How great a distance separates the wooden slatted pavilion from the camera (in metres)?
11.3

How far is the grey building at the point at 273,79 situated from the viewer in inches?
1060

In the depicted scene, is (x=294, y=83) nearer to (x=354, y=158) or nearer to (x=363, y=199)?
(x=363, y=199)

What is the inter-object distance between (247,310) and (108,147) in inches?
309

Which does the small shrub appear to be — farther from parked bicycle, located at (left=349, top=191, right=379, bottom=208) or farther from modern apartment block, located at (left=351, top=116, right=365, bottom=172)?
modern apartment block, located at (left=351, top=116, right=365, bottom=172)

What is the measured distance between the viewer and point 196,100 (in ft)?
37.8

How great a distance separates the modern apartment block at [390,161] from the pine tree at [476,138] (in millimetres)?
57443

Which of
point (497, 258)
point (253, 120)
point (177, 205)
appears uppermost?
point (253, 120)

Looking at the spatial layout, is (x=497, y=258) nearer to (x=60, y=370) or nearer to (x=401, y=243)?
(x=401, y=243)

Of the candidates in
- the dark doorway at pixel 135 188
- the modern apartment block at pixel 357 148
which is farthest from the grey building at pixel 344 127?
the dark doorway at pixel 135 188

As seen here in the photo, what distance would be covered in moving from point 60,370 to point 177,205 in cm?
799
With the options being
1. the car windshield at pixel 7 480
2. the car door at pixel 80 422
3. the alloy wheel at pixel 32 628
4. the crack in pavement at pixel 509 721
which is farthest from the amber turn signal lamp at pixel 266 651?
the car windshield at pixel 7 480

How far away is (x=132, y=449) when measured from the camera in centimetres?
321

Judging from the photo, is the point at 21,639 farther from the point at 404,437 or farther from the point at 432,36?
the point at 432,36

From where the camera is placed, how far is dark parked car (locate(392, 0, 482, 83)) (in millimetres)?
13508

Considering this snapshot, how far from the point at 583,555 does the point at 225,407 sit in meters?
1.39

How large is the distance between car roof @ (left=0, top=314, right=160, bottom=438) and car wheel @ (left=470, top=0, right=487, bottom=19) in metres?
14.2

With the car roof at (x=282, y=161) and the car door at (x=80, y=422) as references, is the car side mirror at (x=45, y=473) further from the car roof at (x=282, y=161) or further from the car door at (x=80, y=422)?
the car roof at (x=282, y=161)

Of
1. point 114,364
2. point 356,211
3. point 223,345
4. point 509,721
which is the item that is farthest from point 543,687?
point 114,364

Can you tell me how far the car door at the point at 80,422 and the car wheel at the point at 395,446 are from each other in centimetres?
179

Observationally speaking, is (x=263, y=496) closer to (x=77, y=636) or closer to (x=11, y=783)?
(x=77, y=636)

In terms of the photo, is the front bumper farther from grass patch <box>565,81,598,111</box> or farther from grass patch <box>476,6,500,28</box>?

REQUIREMENT> Return verbatim the stretch of the data above from the line containing "Considering this snapshot, how" through the end of the data, with both ends included.

FINAL ANSWER>
Considering this snapshot, how far from the point at 583,555 does the point at 225,407 sit in meters?
1.39

How large is the distance between car roof @ (left=0, top=314, right=160, bottom=438) and car wheel @ (left=470, top=0, right=487, bottom=19) in metres?
14.2

With the car roof at (x=282, y=161) and the car door at (x=80, y=422) as references, is the car side mirror at (x=45, y=473) further from the car roof at (x=282, y=161) or further from the car door at (x=80, y=422)?
the car roof at (x=282, y=161)

Of
1. point 114,364
2. point 356,211
3. point 223,345
4. point 509,721
which is the item that is farthest from point 543,687?
point 114,364

Can you tell me how far the car door at the point at 80,422 and the car wheel at the point at 395,446 are from each other in centimetres?
179

Observationally speaking, is (x=263, y=496) closer to (x=77, y=636) or closer to (x=11, y=783)?
(x=77, y=636)

In terms of the photo, is the front bumper farther from grass patch <box>565,81,598,111</box> or farther from grass patch <box>476,6,500,28</box>?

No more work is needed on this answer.